(Gestellte Aufgabe)
Mit Wirkung zu welchem Datum hat der Gesetzgeber laut dem Lesetext das Gesetz zur Regelung der Arbeitnehmerüberlassung angepasst?

(Lesetext)
+++

Arbeitsrecht – gut zu wissen …

September 2018

Mit Wirkung zum 01. April 2017 hat der Gesetzgeber bekanntermaßen das Gesetz zur Regelung der Arbeitnehmerüberlassung (AÜG) angepasst. Diese soll – so die Gesetzesbegründung – "auf ihre Kernfunktion als Instrument zur zeitlich begrenzten Deckung des Arbeitskräftebedarfs hin orientiert werden". Missbräuchliche Gestaltungen des Fremdpersonaleinsatzes in Form der verdeckten Arbeitnehmerüberlassung sollen vermieden werden (vgl. BT-Drucksache 18/9232, S. 2).

+++

(Datenblock)
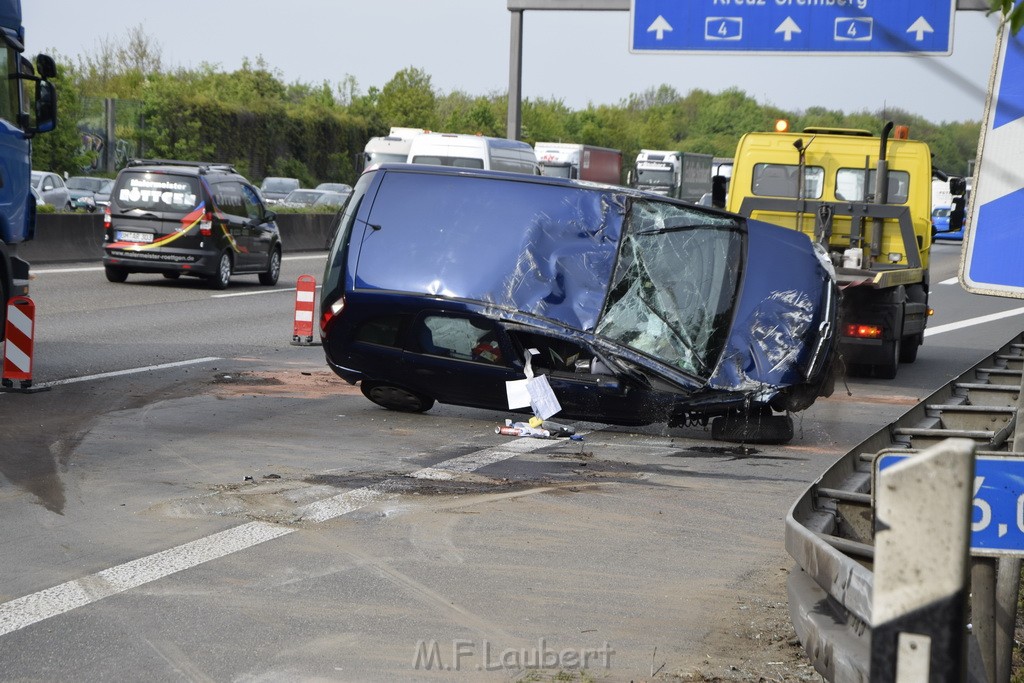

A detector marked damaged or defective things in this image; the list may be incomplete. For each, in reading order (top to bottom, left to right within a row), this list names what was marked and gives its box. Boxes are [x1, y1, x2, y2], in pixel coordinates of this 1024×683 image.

dented car body panel [321, 165, 839, 428]
blue crashed car [321, 163, 839, 444]
car's shattered windshield [593, 198, 745, 378]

+++

(Ergebnis der Übung)
Mit Wirkung zum 01. April 2017.